Hot on the heels of this easy money bonanza - a signal of just how over-inflated faith in debt, credit and hedge funds had become - the real prize showed up: a chance to help make policy inside the White House! Not since Ronald Reagan promised "Morning in America" had a TV star got so close to the Oval Office. Least of all a Scotsman with a British passport and no vote in the US election.

But sadly for Prof. Ferguson - and unlike his arch-air-time enemy, Simon Schama, who went to the trouble of forcing his non-vote on the world with a TV series and a supporting book-tour - he picked the wrong side. And sadly for anyone hoping to start trusting in money again soon, he still can't get past a soundbite first chewed up and spat out at the end of the 1990s.

"The twilight of gold appeared to have arrived," claimed Professor Ferguson, stepping out of the lecture hall and into his gypsy fortune-teller's tent, in his 1999 tome, The Cash Nexus. "True, total blackout is still some way off," he forecast, and "gold has a future, of course, but mainly as jewelry."

Roll on a decade or so, and the Gold Price in Dollars, Euros, Sterling and pretty much everything else has trebled and more. Yet still the lesson eludes our hero. Trust, not metal, only acts as money for as long as that trust is not abused. The "historic anomaly" of gold's previous surge - peaking at $850 an ounce for a few brief moments early in 1980 - was only felled by double-digit interest rates, paid by the Volcker Fed to Dollar-cash savers.

Yet in a speech supporting John McCain made this April, Ferguson thanked Ben Bernanke's "pretty fancy footwork" for making this only the worst financial crisis since the 1970s, not the 1930s. Indeed, as he told the Toronto Globe & Mail in October:

"The one thing we have learned from the Depression is that you must avoid massive bank failures. It was really the collapse of the banks that caused the great contraction. We've managed, through the aggressive efforts of the Fed, to stave off that nightmare scenario. We've repressed this crisis.

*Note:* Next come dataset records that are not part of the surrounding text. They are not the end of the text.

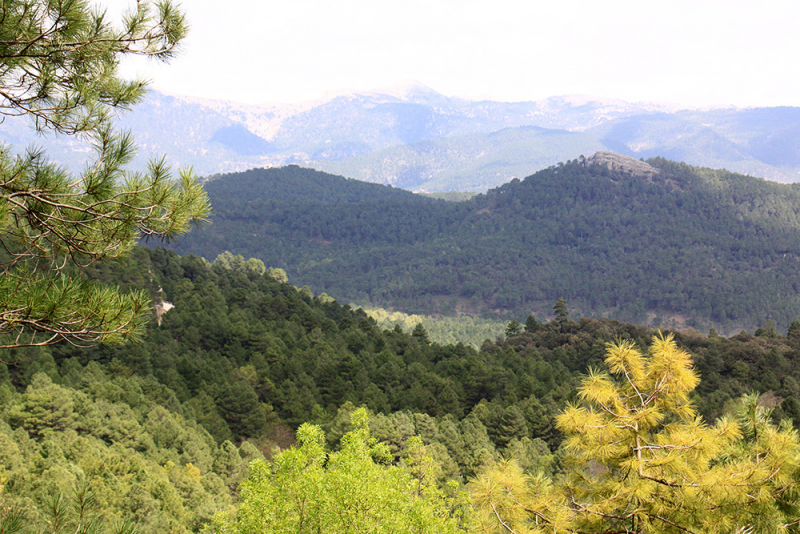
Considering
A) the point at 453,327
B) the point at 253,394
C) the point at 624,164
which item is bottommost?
the point at 453,327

That's why I call it the Great Repression."

Is there no self-doubt, no dark midnight of the TV schedules, in amongst the library stacks? "Well, I have been debating today whether Gold Bars really are the answer," Ferguson confessed to the New York Magazine last month. (Like the London Times, it also wanted to know more about his money than his research.)

But "they probably aren't," he decided. Contrarian investors! As you were.